## Anhand der Angaben:
(A) Schreib bitte aus dem Text über das Trinkgeld den Abschnitt wortgetreu ab, der mit den Worten „Ist das Trinkgeld eine“ anfängt und mit „beim Essen sitzt.“ aufhört.
(B) Führe den Text über das Trinkgeld im Anschluss an seinen letzten Satz weiter.

Ist das Trinkgeld eine Anerkennung für einen guten Service? Forscher der Universität Frankfurt sagen, dass ganz andere Faktoren eine Rolle spielen – beispielsweise, mit wem man beim Essen sitzt.

Über Geld spricht man nicht. So ist es auch beim Trinkgeld, das von vielen Konventionen bestimmt wird, die aber nicht klar definiert sind, was nicht selten für Irritationen sorgt. Das haben Forscher 2018 im Fach Wirtschaftssoziologie an der Universität Frankfurt entdeckt.

Es fängt damit an, dass niemand genau weiß, wieviel Trinkgeld man geben soll. Das Personal geht in der Regel von zehn Prozent aus. Gäste gehen hingegen meist von fünf bis zehn Prozent aus oder runden mit einem »Stimmt so« einfach auf. Natürlich hängt es auch von der Art des Lokals ab. In einem Fastfood-Tempel oder einem Imbiss ist Trinkgeld unüblich.

Seitenweise extrahierte Texte:
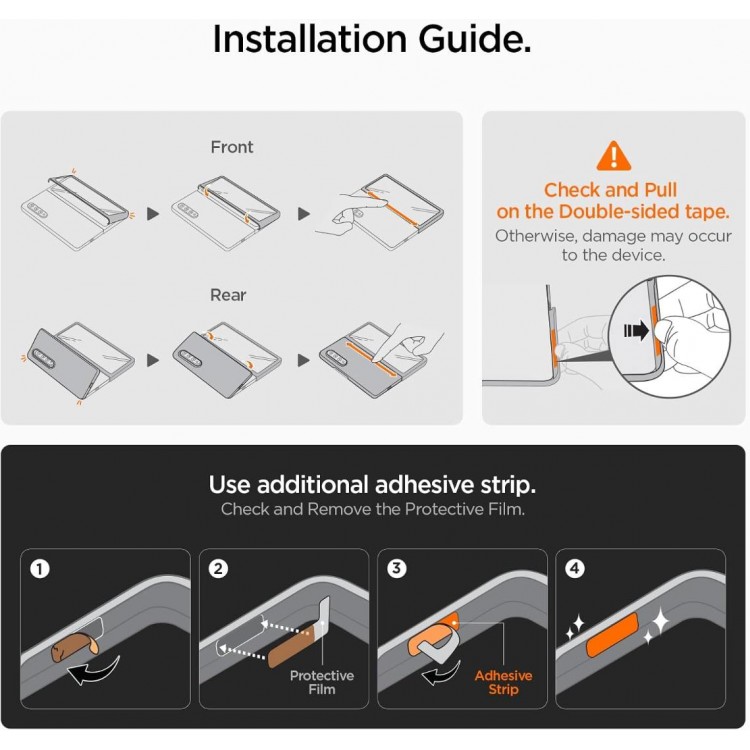 Installation Guide.

Front

Rear

Check and Pull on the Double-sided tape.
Otherwise, damage may occur to the device.

Use additional adhesive strip.
Check and Remove the Protective Film.

1

2

Protective Film

3

Adhesive Strip

4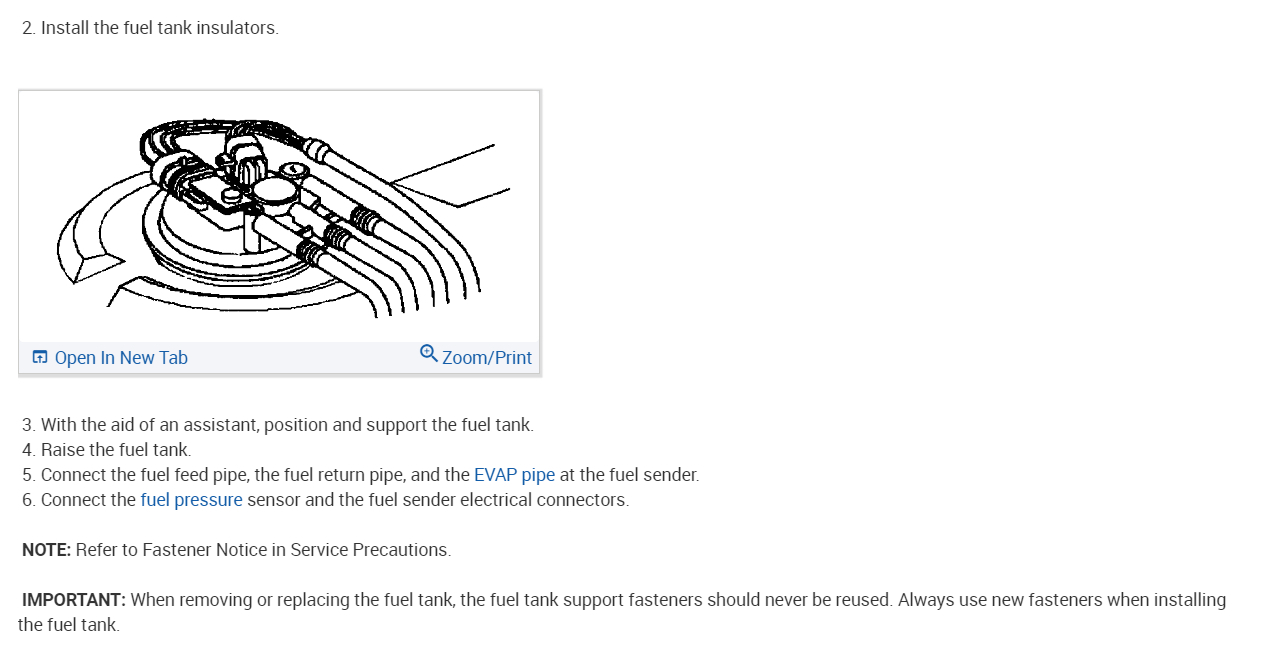 2. Install the fuel tank insulators.

Open In New Tab

Zoom/Print

3. With the aid of an assistant, position and support the fuel tank.
4. Raise the fuel tank.
5. Connect the fuel feed pipe, the fuel return pipe, and the EVAP pipe at the fuel sender.
6. Connect the fuel pressure sensor and the fuel sender electrical connectors.

NOTE: Refer to Fastener Notice in Service Precautions.

IMPORTANT: When removing or replacing the fuel tank, the fuel tank support fasteners should never be reused. Always use new fasteners when installing the fuel tank.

## Antworten je Aufgabe:
(A)
Ist das Trinkgeld eine Anerkennung für einen guten Service? Forscher der Universität Frankfurt sagen, dass ganz andere Faktoren eine Rolle spielen – beispielsweise, mit wem man beim Essen sitzt.

(B)
Unter der Anleitung von Professor Christian Stegbauer haben Studenten in einem Forschungsseminar bei ausführlichen Interviews 40 Kellner und Gäste befragt und dabei Wert auf einen repräsentativen Querschnitt der Betriebe gelegt – vom Café über die Bar bis zum teuren Restaurant.

Das Hautpaugenmerkt lag auf der Frage, wonach sich die Gäste beim Trinkgeld richten: »Das hat oft nichts mit der Qualität des Restaurants zu tun. Es geht vielmehr um die Beziehung der Gäste untereinander«, so Stegbauer.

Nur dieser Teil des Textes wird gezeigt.